STATED PROBLEM: Find every row that contains the word "tarpaulin" and copy each of those lines.

INPUT RECORDS:

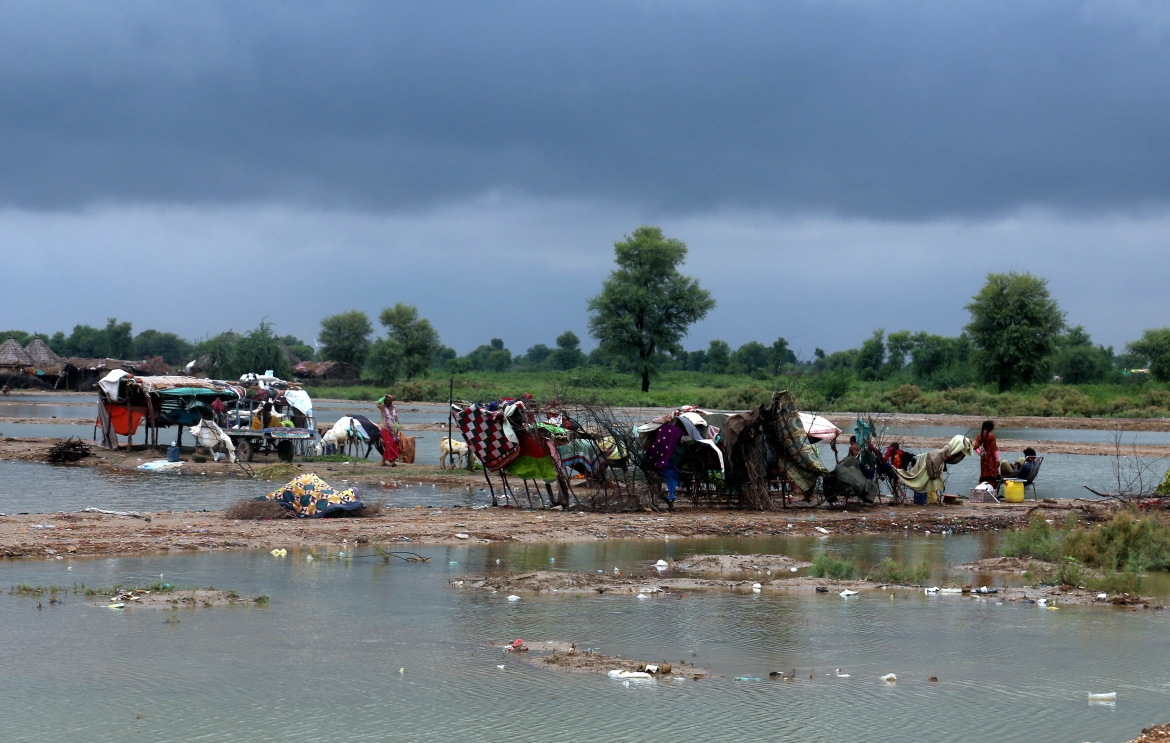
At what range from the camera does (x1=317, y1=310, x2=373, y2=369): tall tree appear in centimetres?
10762

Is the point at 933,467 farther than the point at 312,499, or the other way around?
the point at 933,467

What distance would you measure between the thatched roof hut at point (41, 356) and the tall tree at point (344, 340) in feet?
85.9

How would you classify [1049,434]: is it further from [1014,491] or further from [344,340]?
[344,340]

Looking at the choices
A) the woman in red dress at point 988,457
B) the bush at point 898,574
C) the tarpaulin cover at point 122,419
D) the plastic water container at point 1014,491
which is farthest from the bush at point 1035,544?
the tarpaulin cover at point 122,419

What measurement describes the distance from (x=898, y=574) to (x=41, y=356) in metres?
89.3

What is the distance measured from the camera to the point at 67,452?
2742 cm

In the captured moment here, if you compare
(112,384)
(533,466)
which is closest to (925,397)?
(112,384)

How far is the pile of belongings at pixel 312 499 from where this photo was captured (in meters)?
16.1

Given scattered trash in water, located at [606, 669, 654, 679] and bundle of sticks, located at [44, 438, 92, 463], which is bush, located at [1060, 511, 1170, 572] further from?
bundle of sticks, located at [44, 438, 92, 463]

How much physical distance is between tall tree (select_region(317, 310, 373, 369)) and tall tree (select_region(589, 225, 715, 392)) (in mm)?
36131

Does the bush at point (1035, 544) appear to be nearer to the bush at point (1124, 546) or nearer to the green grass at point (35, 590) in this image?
the bush at point (1124, 546)

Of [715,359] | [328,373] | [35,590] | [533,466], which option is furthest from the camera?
[715,359]

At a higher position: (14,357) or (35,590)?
(14,357)

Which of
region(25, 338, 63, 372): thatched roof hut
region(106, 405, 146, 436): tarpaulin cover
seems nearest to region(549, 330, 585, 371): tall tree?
region(25, 338, 63, 372): thatched roof hut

THE SOLUTION:
C) the tarpaulin cover at point 122,419
the tarpaulin cover at point 122,419
region(106, 405, 146, 436): tarpaulin cover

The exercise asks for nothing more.